WRITTEN INSTRUCTION →
Copy the records from the line containing "What is the distance separating" through the end of the records, swapping "red-lit wall" for "illuminated wall" and leaving everything else unchanged.

RECORDS TO PROCESS →
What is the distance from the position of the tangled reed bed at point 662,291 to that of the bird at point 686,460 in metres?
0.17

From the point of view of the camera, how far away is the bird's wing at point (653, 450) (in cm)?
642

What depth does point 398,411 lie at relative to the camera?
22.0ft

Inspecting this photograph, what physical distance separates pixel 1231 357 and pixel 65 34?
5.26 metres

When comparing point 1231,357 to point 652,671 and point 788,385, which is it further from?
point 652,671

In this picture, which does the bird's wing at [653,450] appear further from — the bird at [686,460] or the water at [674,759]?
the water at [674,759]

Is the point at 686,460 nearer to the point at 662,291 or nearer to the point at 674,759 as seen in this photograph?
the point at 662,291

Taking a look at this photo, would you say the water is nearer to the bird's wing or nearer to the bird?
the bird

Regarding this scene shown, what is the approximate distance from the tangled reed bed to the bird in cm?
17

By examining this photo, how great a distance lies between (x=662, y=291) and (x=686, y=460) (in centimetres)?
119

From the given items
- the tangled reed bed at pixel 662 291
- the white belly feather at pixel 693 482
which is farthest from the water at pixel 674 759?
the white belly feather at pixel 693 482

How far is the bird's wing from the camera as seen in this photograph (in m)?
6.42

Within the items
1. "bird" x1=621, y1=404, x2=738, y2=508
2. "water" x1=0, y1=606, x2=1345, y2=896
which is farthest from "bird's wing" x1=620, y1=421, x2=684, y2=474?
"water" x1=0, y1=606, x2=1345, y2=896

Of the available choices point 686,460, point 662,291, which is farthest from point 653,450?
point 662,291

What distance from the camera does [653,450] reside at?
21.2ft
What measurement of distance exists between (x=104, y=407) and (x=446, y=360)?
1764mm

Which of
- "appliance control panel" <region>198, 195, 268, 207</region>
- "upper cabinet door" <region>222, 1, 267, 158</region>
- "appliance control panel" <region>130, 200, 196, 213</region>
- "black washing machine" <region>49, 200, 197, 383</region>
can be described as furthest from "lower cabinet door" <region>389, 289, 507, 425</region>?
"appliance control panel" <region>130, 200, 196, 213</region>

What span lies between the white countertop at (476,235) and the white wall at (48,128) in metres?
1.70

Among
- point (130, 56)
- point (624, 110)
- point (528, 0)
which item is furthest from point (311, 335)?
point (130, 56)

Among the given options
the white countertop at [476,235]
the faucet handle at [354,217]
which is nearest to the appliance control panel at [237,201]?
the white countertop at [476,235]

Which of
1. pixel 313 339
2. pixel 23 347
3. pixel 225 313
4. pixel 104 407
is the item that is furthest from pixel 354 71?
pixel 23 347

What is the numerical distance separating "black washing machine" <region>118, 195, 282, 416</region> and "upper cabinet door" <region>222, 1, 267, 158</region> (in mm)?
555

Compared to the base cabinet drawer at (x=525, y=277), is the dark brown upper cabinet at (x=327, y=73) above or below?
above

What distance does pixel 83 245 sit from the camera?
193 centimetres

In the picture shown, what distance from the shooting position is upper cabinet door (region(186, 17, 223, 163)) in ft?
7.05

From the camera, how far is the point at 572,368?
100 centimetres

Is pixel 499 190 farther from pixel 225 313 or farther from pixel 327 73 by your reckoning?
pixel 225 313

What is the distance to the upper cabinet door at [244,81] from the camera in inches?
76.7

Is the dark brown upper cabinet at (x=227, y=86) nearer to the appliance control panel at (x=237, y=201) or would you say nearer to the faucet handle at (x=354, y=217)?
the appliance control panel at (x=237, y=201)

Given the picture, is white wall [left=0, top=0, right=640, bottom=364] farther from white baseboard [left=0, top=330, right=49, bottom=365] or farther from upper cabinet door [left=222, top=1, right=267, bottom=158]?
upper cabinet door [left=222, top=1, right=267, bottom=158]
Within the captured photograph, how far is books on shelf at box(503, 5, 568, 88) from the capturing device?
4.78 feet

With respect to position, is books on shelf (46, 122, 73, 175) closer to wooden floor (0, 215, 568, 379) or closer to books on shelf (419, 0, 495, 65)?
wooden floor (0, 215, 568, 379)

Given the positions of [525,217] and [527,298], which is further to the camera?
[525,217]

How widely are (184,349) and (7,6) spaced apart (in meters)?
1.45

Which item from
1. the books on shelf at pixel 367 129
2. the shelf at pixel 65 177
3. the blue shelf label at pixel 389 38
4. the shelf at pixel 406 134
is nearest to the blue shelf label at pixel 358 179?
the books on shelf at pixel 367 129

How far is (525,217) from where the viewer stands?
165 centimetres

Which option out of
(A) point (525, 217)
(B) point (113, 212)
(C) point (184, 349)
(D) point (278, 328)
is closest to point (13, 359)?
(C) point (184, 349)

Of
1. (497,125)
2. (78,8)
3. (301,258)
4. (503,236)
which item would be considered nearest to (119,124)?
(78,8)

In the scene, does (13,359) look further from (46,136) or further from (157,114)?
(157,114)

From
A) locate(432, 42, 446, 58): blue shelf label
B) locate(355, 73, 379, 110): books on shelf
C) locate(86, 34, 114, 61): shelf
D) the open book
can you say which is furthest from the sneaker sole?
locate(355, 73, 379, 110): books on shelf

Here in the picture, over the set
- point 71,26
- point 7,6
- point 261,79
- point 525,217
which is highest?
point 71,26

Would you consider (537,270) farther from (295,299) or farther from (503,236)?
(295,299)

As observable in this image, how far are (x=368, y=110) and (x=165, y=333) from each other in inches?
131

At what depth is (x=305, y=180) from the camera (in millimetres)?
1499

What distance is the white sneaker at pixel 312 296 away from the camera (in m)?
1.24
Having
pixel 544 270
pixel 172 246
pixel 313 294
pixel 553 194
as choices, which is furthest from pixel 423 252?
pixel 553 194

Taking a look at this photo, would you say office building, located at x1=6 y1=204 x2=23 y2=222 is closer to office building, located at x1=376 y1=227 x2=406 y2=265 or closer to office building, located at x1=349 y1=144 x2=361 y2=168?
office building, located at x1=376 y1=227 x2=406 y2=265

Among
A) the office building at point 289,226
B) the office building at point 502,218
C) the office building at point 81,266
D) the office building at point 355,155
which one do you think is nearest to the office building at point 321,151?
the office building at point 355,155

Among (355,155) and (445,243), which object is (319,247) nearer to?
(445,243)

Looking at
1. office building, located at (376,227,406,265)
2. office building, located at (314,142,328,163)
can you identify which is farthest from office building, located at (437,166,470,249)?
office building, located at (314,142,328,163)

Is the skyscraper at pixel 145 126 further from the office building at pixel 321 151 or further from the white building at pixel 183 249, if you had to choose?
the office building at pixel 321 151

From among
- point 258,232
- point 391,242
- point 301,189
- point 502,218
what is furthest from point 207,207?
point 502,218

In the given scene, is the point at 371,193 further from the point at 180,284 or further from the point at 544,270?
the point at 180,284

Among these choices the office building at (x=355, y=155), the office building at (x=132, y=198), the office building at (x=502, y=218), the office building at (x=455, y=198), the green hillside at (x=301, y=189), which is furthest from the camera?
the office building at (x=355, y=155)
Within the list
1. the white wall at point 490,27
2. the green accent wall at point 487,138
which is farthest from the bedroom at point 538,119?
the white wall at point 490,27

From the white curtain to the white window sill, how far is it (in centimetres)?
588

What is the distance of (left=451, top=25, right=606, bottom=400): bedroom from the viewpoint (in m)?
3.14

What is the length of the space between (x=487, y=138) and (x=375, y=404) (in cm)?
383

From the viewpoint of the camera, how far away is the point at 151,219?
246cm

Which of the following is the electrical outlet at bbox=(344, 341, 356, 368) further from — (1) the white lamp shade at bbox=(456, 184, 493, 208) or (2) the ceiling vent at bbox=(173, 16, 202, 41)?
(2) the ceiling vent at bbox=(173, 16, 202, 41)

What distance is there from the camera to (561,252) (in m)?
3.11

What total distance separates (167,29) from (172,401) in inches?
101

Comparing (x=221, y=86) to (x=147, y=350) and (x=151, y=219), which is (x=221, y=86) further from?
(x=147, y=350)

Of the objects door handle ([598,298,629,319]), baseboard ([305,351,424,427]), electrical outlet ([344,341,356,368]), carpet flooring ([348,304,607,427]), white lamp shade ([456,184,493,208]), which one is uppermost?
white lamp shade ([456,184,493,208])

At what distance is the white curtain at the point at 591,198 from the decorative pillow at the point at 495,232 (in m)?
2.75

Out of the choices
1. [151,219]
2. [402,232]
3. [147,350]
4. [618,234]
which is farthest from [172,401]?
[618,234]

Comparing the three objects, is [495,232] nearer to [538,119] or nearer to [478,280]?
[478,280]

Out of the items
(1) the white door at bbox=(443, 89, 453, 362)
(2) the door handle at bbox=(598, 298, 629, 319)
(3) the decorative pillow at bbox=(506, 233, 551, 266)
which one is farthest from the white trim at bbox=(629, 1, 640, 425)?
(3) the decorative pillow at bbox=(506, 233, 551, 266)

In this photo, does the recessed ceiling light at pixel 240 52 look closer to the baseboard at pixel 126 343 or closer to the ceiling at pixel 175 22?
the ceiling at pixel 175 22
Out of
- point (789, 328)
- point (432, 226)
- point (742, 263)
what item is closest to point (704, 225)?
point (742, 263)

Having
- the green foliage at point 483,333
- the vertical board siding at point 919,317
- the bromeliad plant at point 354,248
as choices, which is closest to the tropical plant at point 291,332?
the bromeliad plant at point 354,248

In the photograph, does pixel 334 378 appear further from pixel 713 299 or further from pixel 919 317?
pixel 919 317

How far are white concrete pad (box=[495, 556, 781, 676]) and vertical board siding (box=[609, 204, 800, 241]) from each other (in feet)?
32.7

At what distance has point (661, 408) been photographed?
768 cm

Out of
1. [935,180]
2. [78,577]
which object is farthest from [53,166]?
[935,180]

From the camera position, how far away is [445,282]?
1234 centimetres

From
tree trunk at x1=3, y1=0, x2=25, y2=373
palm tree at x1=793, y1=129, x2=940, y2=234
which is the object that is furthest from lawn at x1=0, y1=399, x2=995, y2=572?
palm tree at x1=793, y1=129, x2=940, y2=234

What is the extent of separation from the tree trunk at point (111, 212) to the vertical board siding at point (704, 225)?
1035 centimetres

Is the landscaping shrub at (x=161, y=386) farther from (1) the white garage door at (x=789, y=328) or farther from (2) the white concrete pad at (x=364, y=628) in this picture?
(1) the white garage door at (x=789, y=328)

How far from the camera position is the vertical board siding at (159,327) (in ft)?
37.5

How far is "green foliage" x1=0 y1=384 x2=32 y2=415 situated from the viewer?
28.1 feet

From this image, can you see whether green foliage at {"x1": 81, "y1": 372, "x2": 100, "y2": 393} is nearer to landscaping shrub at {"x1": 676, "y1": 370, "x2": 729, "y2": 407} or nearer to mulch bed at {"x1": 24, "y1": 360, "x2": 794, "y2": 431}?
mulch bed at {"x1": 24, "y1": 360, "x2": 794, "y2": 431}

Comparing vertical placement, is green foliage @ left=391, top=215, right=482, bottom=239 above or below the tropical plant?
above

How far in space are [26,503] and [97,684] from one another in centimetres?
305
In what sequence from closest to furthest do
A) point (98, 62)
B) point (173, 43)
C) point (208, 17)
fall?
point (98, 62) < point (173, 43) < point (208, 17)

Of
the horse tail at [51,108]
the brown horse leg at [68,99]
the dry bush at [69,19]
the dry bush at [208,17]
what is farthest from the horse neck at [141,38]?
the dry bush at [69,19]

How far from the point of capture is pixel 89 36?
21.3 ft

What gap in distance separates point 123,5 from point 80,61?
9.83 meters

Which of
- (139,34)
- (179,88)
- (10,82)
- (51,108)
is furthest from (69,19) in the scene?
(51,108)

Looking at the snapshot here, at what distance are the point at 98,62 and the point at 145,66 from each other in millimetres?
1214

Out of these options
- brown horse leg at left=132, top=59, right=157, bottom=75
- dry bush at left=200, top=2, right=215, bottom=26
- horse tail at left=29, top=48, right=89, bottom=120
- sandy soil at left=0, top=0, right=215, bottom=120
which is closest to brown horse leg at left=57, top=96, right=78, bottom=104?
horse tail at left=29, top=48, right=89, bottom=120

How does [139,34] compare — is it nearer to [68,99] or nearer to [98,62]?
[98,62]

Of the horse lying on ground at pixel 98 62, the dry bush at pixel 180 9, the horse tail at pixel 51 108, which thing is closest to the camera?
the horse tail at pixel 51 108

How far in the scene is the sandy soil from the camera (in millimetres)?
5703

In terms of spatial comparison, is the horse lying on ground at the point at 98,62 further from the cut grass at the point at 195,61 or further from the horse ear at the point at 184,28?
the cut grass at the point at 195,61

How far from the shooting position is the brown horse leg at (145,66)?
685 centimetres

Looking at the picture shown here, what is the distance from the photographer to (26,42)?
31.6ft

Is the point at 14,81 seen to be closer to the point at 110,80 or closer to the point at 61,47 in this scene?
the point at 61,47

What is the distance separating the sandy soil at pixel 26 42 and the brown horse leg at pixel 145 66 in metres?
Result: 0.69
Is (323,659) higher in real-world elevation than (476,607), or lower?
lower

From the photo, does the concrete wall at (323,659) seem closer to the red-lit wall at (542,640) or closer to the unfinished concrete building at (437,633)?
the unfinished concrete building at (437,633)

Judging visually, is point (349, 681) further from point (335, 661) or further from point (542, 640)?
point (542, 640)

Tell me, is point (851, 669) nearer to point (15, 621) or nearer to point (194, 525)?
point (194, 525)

RESPONSE TO THIS EXERCISE →
What is the distance separating the sandy soil at pixel 26 42 and the brown horse leg at pixel 145 66 in metres?
Result: 0.69
Is (323,659) higher in real-world elevation than (476,607), or lower?
lower

From the photo, does the concrete wall at (323,659) seem closer to the illuminated wall at (542,640) or closer to the unfinished concrete building at (437,633)?
the unfinished concrete building at (437,633)

Judging visually, is point (349, 681) further from point (335, 661) or further from point (542, 640)?
point (542, 640)

Tell me, is point (851, 669) nearer to point (15, 621) or nearer to point (194, 525)?
point (194, 525)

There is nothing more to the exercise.